How should people educate themselves on current industry issues?
I think to some extent it is important to stay connected within the music industry, to find a network or publication that you trust and enjoy. But remember that in this industry there are no rules, and you don’t have to stick to a predetermined pathway to navigate success. Although this theory is becoming more diluted every day, I still believe that if you practice, work hard, have true talent, and produce something good, that success will find you, so focus on that which you can control.
For more networking tips, check out our article – 6 Genuine Tips to Network Like a Professional… Friend!
How have you integrated modern technology into your content process?

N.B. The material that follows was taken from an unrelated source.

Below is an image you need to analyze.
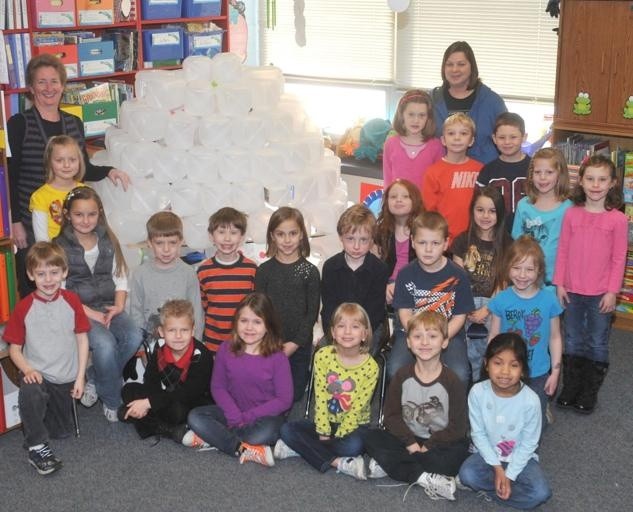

Kingswood is not good at social media, and I think we are settled in the fact that we will never be. It is not in our nature to want to share our
lives with people and although we know in this modern world it is a requirement to be excellent and diligent, we would rather spend time making music. That being said we admire those who can use this stuff to their advantage. We do film a lot, make documentaries and put out pieces from time to time, using premier pro mostly, I think the quality that is accessible with a reasonable camera and a gimble allows content to be produced at a fairly high level. We do utilise live streaming to have a chat with fans or play a few bedroom songs, so that has been handy during this time.